*Task brief*. Please list every line of the items below that contains the word "fiscal".

*Excerpted data*.
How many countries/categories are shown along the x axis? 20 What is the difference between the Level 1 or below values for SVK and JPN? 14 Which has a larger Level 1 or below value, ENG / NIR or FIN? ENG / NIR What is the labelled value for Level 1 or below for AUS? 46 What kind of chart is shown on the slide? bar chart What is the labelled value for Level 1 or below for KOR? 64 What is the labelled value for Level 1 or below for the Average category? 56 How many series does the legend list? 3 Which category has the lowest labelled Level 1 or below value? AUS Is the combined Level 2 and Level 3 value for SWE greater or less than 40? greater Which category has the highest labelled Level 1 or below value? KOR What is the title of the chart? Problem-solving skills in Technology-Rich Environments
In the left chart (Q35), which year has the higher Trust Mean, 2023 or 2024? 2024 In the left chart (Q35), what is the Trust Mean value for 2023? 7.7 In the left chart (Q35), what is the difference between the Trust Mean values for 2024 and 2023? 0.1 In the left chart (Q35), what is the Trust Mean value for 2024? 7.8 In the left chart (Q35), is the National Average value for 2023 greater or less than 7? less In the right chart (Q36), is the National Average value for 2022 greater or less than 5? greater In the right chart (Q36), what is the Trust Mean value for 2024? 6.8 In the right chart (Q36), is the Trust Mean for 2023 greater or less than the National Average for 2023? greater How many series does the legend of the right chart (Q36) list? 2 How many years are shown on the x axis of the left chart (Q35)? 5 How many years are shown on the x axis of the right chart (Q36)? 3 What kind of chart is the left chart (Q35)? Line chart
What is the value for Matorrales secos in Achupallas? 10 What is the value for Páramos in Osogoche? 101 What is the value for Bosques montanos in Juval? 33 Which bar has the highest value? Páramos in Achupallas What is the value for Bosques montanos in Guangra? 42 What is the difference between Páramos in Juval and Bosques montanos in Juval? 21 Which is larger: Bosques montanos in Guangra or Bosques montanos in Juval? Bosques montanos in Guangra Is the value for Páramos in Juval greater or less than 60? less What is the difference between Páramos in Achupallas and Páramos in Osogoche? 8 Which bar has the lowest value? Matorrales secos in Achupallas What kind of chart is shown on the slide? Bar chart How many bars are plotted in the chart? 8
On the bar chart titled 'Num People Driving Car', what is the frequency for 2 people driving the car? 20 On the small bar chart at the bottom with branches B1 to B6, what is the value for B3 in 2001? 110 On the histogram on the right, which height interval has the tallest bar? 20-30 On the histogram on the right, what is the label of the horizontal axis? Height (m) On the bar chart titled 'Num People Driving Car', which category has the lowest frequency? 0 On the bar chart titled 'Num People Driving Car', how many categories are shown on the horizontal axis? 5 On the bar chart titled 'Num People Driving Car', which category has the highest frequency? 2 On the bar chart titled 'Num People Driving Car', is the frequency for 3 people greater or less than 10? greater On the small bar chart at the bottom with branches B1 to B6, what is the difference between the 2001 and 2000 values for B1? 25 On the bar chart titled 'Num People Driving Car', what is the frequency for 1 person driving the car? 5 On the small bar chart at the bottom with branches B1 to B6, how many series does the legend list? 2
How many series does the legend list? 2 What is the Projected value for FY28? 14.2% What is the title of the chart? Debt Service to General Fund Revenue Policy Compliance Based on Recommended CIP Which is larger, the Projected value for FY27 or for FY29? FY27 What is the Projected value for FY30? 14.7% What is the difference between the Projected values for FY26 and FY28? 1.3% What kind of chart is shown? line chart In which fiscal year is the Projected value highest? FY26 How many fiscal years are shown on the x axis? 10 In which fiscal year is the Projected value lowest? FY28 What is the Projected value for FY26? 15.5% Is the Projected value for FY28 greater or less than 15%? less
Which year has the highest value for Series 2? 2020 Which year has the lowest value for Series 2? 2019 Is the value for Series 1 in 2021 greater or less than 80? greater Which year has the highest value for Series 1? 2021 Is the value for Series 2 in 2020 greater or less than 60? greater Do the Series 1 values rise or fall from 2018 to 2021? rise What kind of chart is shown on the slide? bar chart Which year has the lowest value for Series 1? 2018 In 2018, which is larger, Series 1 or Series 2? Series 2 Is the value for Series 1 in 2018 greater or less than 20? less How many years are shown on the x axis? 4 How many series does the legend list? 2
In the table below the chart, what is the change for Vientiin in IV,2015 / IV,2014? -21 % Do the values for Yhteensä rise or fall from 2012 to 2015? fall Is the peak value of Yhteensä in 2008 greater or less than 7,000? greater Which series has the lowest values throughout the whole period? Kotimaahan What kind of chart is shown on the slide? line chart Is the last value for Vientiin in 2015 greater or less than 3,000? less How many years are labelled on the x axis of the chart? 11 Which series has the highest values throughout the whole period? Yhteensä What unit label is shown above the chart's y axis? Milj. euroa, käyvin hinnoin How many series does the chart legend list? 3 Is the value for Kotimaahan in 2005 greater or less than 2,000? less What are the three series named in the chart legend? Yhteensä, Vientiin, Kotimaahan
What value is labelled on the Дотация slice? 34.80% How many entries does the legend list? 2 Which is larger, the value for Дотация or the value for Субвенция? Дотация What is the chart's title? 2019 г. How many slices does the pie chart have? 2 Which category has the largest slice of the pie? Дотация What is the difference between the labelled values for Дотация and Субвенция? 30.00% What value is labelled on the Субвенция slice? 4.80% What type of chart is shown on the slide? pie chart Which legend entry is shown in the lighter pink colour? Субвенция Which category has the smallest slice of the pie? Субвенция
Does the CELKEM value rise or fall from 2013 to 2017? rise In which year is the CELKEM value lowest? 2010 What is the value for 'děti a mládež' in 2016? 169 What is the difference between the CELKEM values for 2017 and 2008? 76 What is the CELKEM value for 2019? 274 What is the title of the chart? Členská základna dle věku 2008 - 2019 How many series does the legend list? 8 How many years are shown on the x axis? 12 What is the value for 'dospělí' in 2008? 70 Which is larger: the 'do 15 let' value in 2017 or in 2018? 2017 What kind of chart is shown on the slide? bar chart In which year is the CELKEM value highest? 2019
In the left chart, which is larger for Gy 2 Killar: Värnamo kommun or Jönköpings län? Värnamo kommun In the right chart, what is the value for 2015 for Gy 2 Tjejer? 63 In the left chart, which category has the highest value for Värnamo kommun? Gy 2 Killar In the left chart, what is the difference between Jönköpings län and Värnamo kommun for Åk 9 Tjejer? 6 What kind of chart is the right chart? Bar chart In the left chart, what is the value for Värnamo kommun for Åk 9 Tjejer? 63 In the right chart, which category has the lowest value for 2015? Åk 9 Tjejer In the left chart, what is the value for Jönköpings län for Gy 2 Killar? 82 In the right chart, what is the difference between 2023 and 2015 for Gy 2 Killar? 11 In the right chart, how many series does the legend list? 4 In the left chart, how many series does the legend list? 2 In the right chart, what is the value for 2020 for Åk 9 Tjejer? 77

*Result below*.
How many series does the legend list? 2 What is the Projected value for FY28? 14.2% What is the title of the chart? Debt Service to General Fund Revenue Policy Compliance Based on Recommended CIP Which is larger, the Projected value for FY27 or for FY29? FY27 What is the Projected value for FY30? 14.7% What is the difference between the Projected values for FY26 and FY28? 1.3% What kind of chart is shown? line chart In which fiscal year is the Projected value highest? FY26 How many fiscal years are shown on the x axis? 10 In which fiscal year is the Projected value lowest? FY28 What is the Projected value for FY26? 15.5% Is the Projected value for FY28 greater or less than 15%? less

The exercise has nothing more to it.